▶ Material for this task
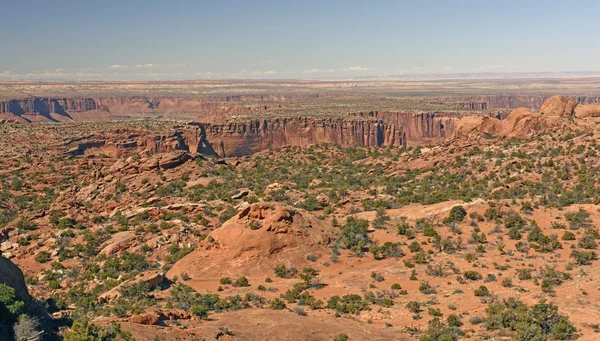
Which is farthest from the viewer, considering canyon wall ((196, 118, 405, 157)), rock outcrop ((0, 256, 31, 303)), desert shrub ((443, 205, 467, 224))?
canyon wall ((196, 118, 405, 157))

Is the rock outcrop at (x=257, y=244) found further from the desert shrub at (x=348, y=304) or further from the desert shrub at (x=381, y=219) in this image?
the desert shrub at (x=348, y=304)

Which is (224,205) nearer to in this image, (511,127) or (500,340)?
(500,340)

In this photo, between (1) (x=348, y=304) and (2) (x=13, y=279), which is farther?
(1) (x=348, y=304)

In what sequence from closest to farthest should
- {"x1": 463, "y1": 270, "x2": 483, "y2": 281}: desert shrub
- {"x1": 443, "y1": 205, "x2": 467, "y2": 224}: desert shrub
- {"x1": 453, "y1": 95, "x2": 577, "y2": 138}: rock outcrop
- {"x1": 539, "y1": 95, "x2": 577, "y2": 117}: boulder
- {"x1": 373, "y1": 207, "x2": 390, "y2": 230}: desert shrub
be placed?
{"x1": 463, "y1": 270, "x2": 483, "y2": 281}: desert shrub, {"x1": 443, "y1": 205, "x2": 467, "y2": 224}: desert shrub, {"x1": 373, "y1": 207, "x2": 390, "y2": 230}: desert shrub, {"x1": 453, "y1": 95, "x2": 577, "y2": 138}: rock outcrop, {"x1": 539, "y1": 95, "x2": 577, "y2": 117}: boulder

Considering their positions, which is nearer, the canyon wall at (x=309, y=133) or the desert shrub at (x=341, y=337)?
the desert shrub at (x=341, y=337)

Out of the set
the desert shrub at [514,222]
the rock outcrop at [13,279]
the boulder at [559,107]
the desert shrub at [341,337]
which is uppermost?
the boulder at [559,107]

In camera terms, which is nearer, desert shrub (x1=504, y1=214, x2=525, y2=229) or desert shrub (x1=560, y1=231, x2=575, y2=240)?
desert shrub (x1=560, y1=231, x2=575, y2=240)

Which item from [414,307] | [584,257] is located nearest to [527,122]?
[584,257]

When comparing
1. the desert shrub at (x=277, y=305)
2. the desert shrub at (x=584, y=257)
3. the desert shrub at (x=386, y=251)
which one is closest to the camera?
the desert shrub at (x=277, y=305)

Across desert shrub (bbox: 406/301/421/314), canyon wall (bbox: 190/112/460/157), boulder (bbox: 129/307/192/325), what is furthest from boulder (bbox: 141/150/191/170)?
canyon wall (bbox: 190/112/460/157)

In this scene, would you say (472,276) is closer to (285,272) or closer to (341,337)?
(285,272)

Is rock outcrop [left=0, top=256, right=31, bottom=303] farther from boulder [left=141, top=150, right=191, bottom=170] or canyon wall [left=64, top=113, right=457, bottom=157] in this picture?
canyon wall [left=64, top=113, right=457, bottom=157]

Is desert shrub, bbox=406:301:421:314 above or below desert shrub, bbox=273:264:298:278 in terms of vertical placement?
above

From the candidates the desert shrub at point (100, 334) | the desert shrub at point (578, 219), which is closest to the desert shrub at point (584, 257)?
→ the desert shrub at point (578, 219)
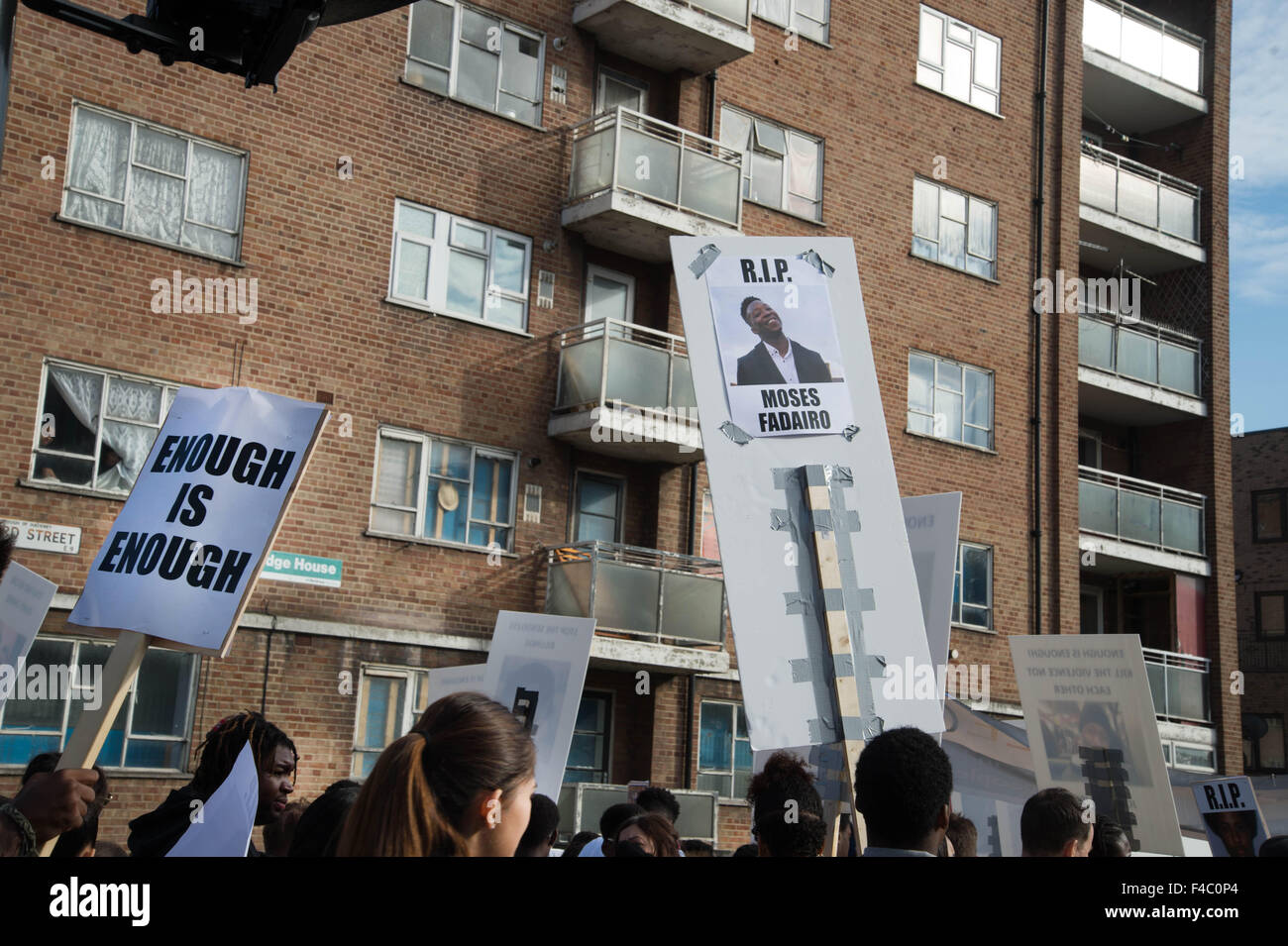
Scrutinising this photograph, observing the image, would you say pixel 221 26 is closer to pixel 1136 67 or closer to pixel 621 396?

▶ Request
Every record is to be reproduced exactly, with no pictures included.

▶ Answer to the task
Which is farthest from the viewer, considering canyon wall ((196, 118, 405, 157)), rock outcrop ((0, 256, 31, 303)), desert shrub ((443, 205, 467, 224))?
canyon wall ((196, 118, 405, 157))

Is the rock outcrop at (x=257, y=244) found further from the desert shrub at (x=348, y=304) or further from the desert shrub at (x=381, y=219) in this image?
the desert shrub at (x=348, y=304)

Which is (224,205) nearer to in this image, (511,127) or (500,340)?
(500,340)

In this photo, between (1) (x=348, y=304) and (2) (x=13, y=279), which is farther?
(1) (x=348, y=304)

In what sequence from closest to farthest should
- {"x1": 463, "y1": 270, "x2": 483, "y2": 281}: desert shrub
- {"x1": 443, "y1": 205, "x2": 467, "y2": 224}: desert shrub
- {"x1": 453, "y1": 95, "x2": 577, "y2": 138}: rock outcrop
- {"x1": 539, "y1": 95, "x2": 577, "y2": 117}: boulder
- {"x1": 373, "y1": 207, "x2": 390, "y2": 230}: desert shrub
be placed?
{"x1": 463, "y1": 270, "x2": 483, "y2": 281}: desert shrub, {"x1": 443, "y1": 205, "x2": 467, "y2": 224}: desert shrub, {"x1": 373, "y1": 207, "x2": 390, "y2": 230}: desert shrub, {"x1": 453, "y1": 95, "x2": 577, "y2": 138}: rock outcrop, {"x1": 539, "y1": 95, "x2": 577, "y2": 117}: boulder

Considering their positions, which is nearer, the canyon wall at (x=309, y=133) or the desert shrub at (x=341, y=337)?
the desert shrub at (x=341, y=337)

Out of the set
the desert shrub at [514,222]
the rock outcrop at [13,279]
the boulder at [559,107]
the desert shrub at [341,337]
which is uppermost?
the boulder at [559,107]

In camera terms, which is nearer, desert shrub (x1=504, y1=214, x2=525, y2=229) or desert shrub (x1=560, y1=231, x2=575, y2=240)?
desert shrub (x1=560, y1=231, x2=575, y2=240)

Which item from [414,307] | [584,257] is located nearest to [527,122]?
[584,257]

When comparing
1. the desert shrub at (x=277, y=305)
2. the desert shrub at (x=584, y=257)
3. the desert shrub at (x=386, y=251)
which one is closest to the camera?
the desert shrub at (x=277, y=305)

Across desert shrub (bbox: 406/301/421/314), canyon wall (bbox: 190/112/460/157), boulder (bbox: 129/307/192/325), what is furthest from boulder (bbox: 141/150/191/170)?
canyon wall (bbox: 190/112/460/157)

In this scene, would you say (472,276) is closer to (285,272) or closer to (341,337)?
(285,272)

Is rock outcrop [left=0, top=256, right=31, bottom=303] farther from boulder [left=141, top=150, right=191, bottom=170] or canyon wall [left=64, top=113, right=457, bottom=157] in this picture?
canyon wall [left=64, top=113, right=457, bottom=157]

Is desert shrub, bbox=406:301:421:314 above or below desert shrub, bbox=273:264:298:278 in terms of vertical placement?
above

From the candidates the desert shrub at point (100, 334) | the desert shrub at point (578, 219), which is closest to the desert shrub at point (584, 257)?
→ the desert shrub at point (578, 219)
Scrutinising this photograph, observing the image, would you say pixel 221 26 is closer to pixel 1136 67 or closer to pixel 621 396?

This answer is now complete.